Consider the fact that, according to an article from Business Insider in 2013, only five per cent of sales on NFL items that are on average marked up in price by 100 per cent go to the American Cancer Society. From there, the ACS only directs about 70 per cent of donated money towards research and outreach programs.
The fact that some money will end up in the purse of a reputable organization is fantastic, but the story doesn’t end there. Because of the way we’re approaching funding, corporations are given the agency to choose what issues in society are worth funding and which are not. Fighting cancer through consumerism chokes much-needed funding to a trickle. Again, a portion of the purchase goes to the retail outlet, a portion to manufacturing, a portion to transportation, and, finally, a portion to the charity. The money that reaches charity, including direct donations, is split between administrative and other operational costs before reaching the frontline battle with cancer.

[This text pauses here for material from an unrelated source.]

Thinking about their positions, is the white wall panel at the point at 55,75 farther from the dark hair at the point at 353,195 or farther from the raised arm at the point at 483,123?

People looking to fight against cancer should make donations directly to universities and not-for-profit organizations that are responsible for research and the provision of care. But there is no glory in good deeds if they can’t be worn.
Wearing pink is often as much a show of support as one of ego. While there is some value in showing collective support for people affected by cancer, wearing pink all too often redirects focus from the cause to the clothing. Placing the person or team investing in pink apparel ahead of people living with cancer, survivors, victims, and family and friends affected by this terrible disease – which we do when we purchase their pink products – warps the message into a shallow one.
Companies offering pink merchandise build goodwill with customers, increase sales with feel-good alternatives to existing products, and benefit from tax rebates for making charitable donations. Picking a cause becomes part of a corporation’s interest because it matters, financially speaking, for their bottom line.
Again, this is troubling because of the fact that corporations then play an increasingly larger role in what causes are worthy of support. Applying a free market approach to public health concerns is not in the public interest.
There is no need to rely on the concept of corporate social responsibility when it comes to major public health concerns. Corporate activity can be overcome by public funding directed toward research. Governments should have greater motivation to provide public funding for research in prevention, care, and cures for diseases, and they have the capacity to do so in ways corporations never will. Individuals looking to donate can take their money directly to frontline organizations rather than passing the buck to grant-giving charities, and they can feel secure in the knowledge that their money will generate a more substantial impact.
Of course, a sea of pink must leave positive feelings for some people battling cancer. Knowing that millions of strangers have your back may break some of the isolation cancer patients often feel. But when November comes and the pink is gone, cancer and the fight against it remain.